Fragmento presentado:
+++

Los jóvenes europeos fascinados que hace medio siglo leían el Evangelio del pequeño Libro Rojo pensaban que entendían el presente y el futuro de la historia, y no entendían nada precisamente porque no entendían que Mao era el imperio de China. Y es que China no es un país como los demás, y de eso hace más de tres mil años. Como si el imperio egipcio continuara unido y activo. Como si Roma fuera todavía la Roma de Trajano y Adriano.

 

China es el único gran imperio antiguo aún en funcionamiento, y esto tiene sus constantes de fondo, una estructura profunda inalterable a pesar de todas las alteraciones. Podemos pensar que el gran imperio de nuestro tiempo es otro, que vivimos en el imperio americano, aunque sus emperadores (incluyendo este Trump lamentable) son poco imperiales, y el ceremonial que practican es extremadamente rudimentario. Pero los Estados Unidos de América son algo moderno, difuso o cambiante, entre filmes de ‘cowboys’ y anuncios de la Coca-Cola, entre Hollywood, dólares, CIA y portaaviones: un conjunto mudable que ningún emperador podría encarnar en su persona.

+++

Listado de registros:
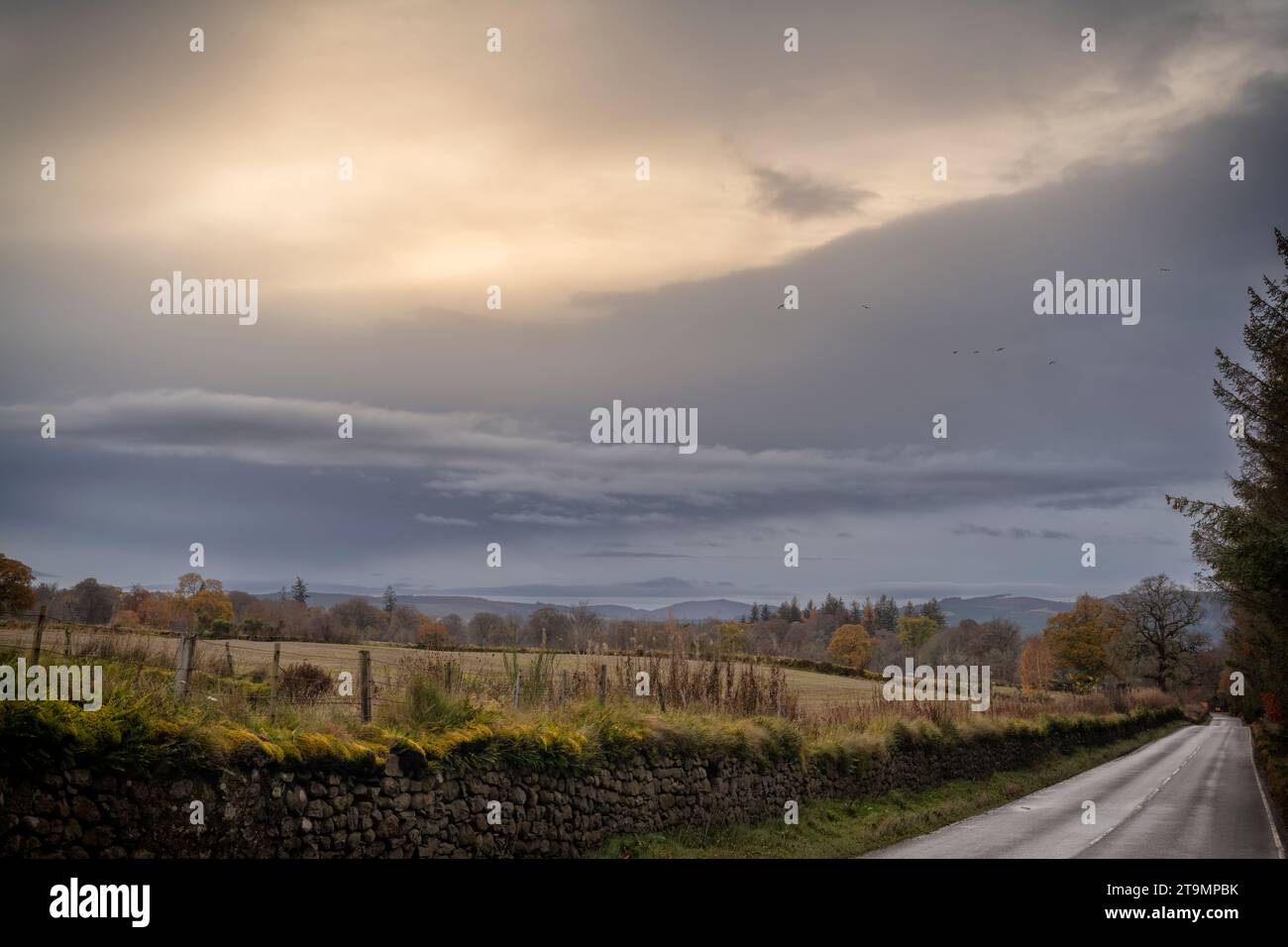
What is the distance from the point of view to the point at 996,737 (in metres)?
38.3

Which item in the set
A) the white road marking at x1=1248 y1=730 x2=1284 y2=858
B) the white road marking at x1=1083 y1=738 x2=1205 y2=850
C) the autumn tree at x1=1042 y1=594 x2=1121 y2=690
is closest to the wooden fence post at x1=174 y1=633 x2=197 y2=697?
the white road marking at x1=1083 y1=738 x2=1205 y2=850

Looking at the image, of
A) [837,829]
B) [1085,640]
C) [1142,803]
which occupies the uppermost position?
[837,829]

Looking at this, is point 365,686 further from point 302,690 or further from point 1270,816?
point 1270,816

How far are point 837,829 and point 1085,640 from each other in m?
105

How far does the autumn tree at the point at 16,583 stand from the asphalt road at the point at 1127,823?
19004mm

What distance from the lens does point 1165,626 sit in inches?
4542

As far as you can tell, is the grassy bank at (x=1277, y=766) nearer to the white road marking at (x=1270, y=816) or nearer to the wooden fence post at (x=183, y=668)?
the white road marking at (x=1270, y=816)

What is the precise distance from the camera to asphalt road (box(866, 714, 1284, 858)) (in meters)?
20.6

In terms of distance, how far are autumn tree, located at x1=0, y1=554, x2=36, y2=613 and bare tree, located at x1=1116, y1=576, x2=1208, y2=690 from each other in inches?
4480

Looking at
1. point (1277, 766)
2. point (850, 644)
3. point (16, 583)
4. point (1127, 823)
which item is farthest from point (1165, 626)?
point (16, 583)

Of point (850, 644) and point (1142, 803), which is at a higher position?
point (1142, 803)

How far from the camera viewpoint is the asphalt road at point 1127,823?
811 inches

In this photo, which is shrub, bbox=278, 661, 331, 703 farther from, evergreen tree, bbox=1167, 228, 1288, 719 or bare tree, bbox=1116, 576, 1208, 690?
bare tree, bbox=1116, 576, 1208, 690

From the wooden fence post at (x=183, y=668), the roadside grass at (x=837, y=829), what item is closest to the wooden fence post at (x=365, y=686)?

+++

Tareas propuestas:
**a.** Según el fragmento sobre China como imperio, ¿qué es China entre los grandes imperios antiguos?
**b.** Prosiga el fragmento sobre China como imperio a partir del punto en que termina.
Los registros no hacen falta para resolver lo que se plantea.

Resultados finales:
**a.** Es el único gran imperio antiguo aún en funcionamiento.

**b.**
 

Mientras que el imperio de China, que es un imperio serio, no sólo se considera el centro del mundo, como todos los imperios clásicos, sino que, a sus propios ojos, es ‘el mundo’. El mundo propiamente dicho, fuera del cual sólo hay gente no del todo civilizada, o pequeños bárbaros de las tierras exteriores, como dijo el emperador Qianglong a los enviados del rey Jorge de Inglaterra: “Nosotros no te necesitamos para nada, vosotros sí”. Por eso mismo, el imperio de China será la clave de este siglo. Y los miles de contenedores chinos entrando en nuestros puertos, los almacenes de sus productos en nuestras periferias urbanas, los restaurantes, las tiendas innumerables, sólo son una primera muestra. Comparado con lo que ha de venir, el siglo del imperio americano habrá sido una anécdota amable.